Since his brother-in-law’s death, Ernest and his sister, Kristine Jenkins, have remained best friends and housemates.

Malcolm would be proud

Ernest looks like someone you’d find in a heavy metal mosh pit on a Friday night. His massive frame and shaved head, his beard and $15,000 worth of tattoos inked on his body. Only you won’t. “On a Friday night?” He smiles. “I may go to Meijer.”

Zack pushes down his sock to show tattooes on his leg. There is a heart with a "mom" banner across it and a dog collar with a tag that says "Andy," as well as flowers and leaves.
Ernest has $15,000 worth of tattoos, including tributes to his mom, Denise Wiley, and his beloved goldendoodle.

He spends his time at work, the gym or home, where his true love is his 7-year-old goldendoodle, Andy—named after Andy Bernard from “The Office.” His hobby? “Has he told you he bakes?” his boss Cucco asks, letting that hang in the air. At the factory, his pumpkin doughnuts and cupcakes don’t last long in the breakroom.

“They’re so good,” says Kristine, who lives with Ernest at their home in Galion. “It’s weird. Here’s this big, beefy dude who wants to bake a cake. He’s got layers. Like Shrek, he seems like this big, intimidating guy, but he’s a teddy bear.”

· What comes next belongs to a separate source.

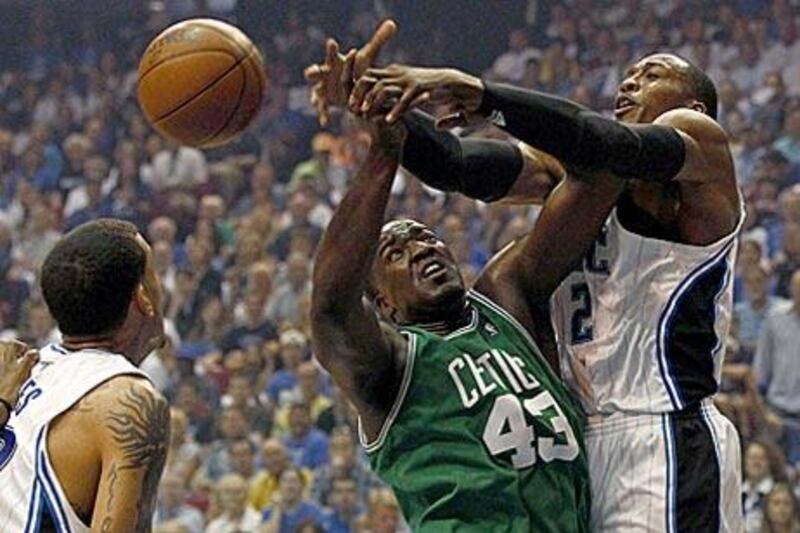 Dwight Howard, right, and Kendrick Perkins battle for a rebound in Game 1.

Kristine and Ernest are best friends within a large, extended family in which he is the baby and the first to graduate with a college degree, earning his diploma on an emotional graduation day.

“It was surreal,” he says. “I remember Kristine tying my tie because I had no idea how to do it. I remember saying, ‘I wish Malcolm was here.’ We just cried. When I started school, working full-time, I never thought I’d see the light at the end of the tunnel. Then I did and it seemed to go by in the blink of an eye.”

It was a rigorous journey and Malcolm was one reason Ernest went to college, often keeping him motivated during long days and late nights. After his death, Kristine made sure her brother got that diploma. “He and Malcolm talked about it all the time. I just reminded him of that, how Malcolm wouldn’t want him to quit,” she says.

Not only did he stay in school, Ernest remained after graduation near his hometown in north-central Ohio with his job in Ashland and his home in Galion.

It turns out, that’s common among engineering technology graduates. Of the two graduating classes so far, totaling 29 combined in 2024 and ’25, all the grads from the Mansfield and Lima campuses have found jobs within their regions, and at least half from Marion have done the same. Newark’s program began in 2023.

Like Ernest, many engineering technology students want to get a degree close to home at regional campuses, in smaller towns surrounded by industry. That means after graduation they have the benefit of finding good-paying jobs—making average base salaries of $80,000–$87,000—where they grew up.

“There’s a lot of towns in Ohio that are going to benefit from this program, and it’s going to make Ohio a more desirable place to live,” says Rader, who grew up close to Mansfield, left for an industry job in another state but returned and eventually started teaching at Ohio State Mansfield. “That’s important to me. It’s a reason I believe in this program.”

Ernest considered leaving Ohio after graduation. Then he thought, why? This is where he endured the long hours and late nights, the tragedy and triumph. This is where his family lives, where his support remains.

To Ernest, “This is home.”

On a black, corduroy backpack, a colorful pin shows two hands with interlinked pinkies. "You are not alone," it says, along with afsp.org, the URL for the American Foundation for Suicide Prevention.
Zack’s backpack sports a pin with an important message: You are not alone.